Later in the Old Testament, Jeremiah prophesies God’s exhortation to Israel before she goes away into exile: “Circumcise yourselves to the Lord and remove the foreskins of your heart…Or else My wrath will go forth like fire, because of the evil of your deeds.” This verse is amazing because it brings together both strands of the significance of circumcision: 1) devotion to God as priest as part of the covenant community (“Circumcise yourselves to the Lord” meaning something like, “Devote yourself to the Lord”), and 2) the removal of sinful obstinacy upon which God’s wrath burns (“Remove the foreskins of your heart…Or else My wrath will go forth like fire, because of the evil of your deeds”). Renovation of the heart and consecration to God go together.

So how are these things fulfilled in Christ? First, circumcision anticipates the true seed of Abraham, the true descendent to whom all the promises are given (Galatians 3:16). Jesus is the true covenant partner to God because He fully obeyed God’s will in all respects. His circumcision was the last significant and meaningful physical circumcision, for circumcision was pointing forward to Him all along. Second, circumcision also pointed to the need for “heart circumcision,” something which is fulfilled through Christ.

This is where the story of Scripture intersects with Colossians 2:11.

In Christ, believers are circumcised: that is, they are joined to Christ in His death in which their body of sin–or “old man”—is stripped off. It seems most natural to see the “the removal of the body of flesh” as referring to the death of the “old man,” because of phrase it roughly parallel to “body of sin” in Romans 6:6. But how does this removal of the body of flesh work?

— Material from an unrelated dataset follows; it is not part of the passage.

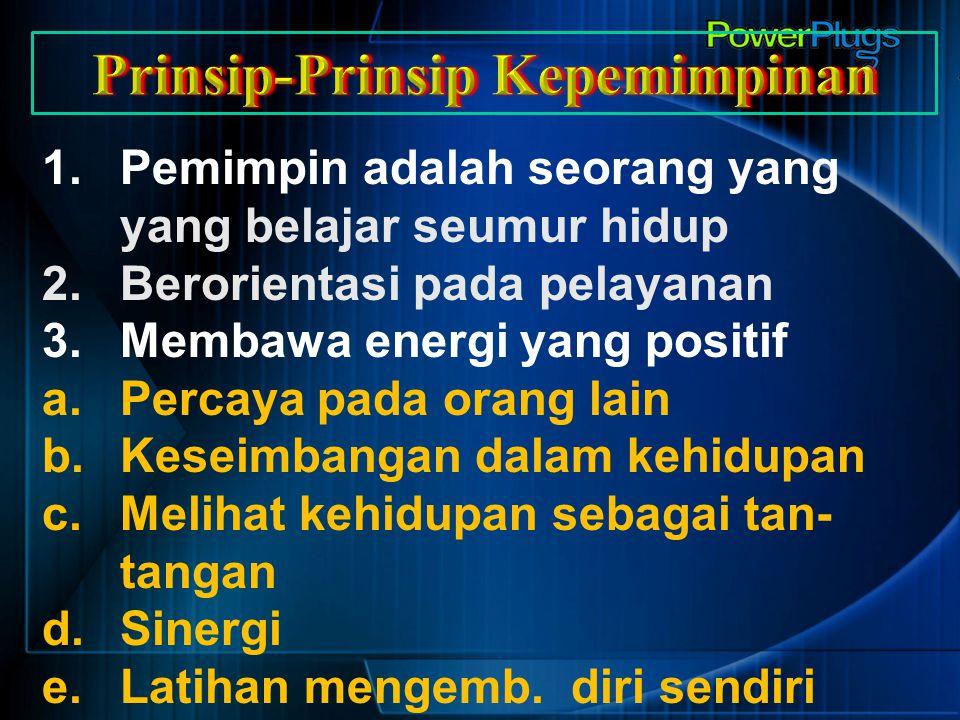 Prinsip-Prinsip Kepemimpinan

Paul says that it occurs “by the circumcision of Christ.” There are two ways to take this phrase. Grammatically, the phrase could be translated either “the circumcision performed by Christ” or “the circumcision done to Christ.” The first possibility focuses on Christ’s action: He is the one doing this “spiritual circumcision” to believers. The second possibility focuses on what was done to Christ, and thus, “the circumcision done to Christ” is a metaphor for violent death. Christ was “cut off” (circumcised). Grammar alone will not settle the question, but lays out the possibilities.

I believe that taking the “circumcision of Christ” to refer to Christ’s death on the cross is slightly preferable. It seems that taking it the other way is slightly redundant, for believers are described as already “in Him you were circumcised.” Thus, Christ’s role in this spiritual circumcision was already spelled out. Rather, taking the phrase to refer to Christ’s death fits the pattern of Paul’s theology well, where believers are buried “in Christ,” have died “in Christ,” and are raised to new life “in Christ” (Romans 6:1-7). By virtue of their union with Christ in His death, a Christian’s “old self” has died. They are now raised to newness of life, “marked” by God as included in the new covenant community (Romans 2:25-29; Philippians 3:3).

Here is a paraphrase of what I think the verse is saying: By virtue of your union with Christ, you were circumcised “in Him.” Let me explain this a little more. This circumcision was done to you by God, it’s not a physical act. This circumcision involved the removal your “old self”—when you were still “in Adam” and under God’s condemnation. Your “old self” was removed by Christ’s own death on the cross. When Christ died, you died. [And as verse 12 teaches, When Christ was raised, you were raised!]

[1] The phrase “made without hands” translates one Greek word which is used in two other places (Matthew 14:58; 2 Corinthians 5:1). The word contrasts things made “with human hands” and the work of God. In this instance, Paul is saying that this circumcision is God’s work. No human can spiritually circumcise themselves.

[2] Peter Gentry and Stepehen Wellum, Kingdom Through Covenant (Wheaton: Crossway, 2012), 272-75.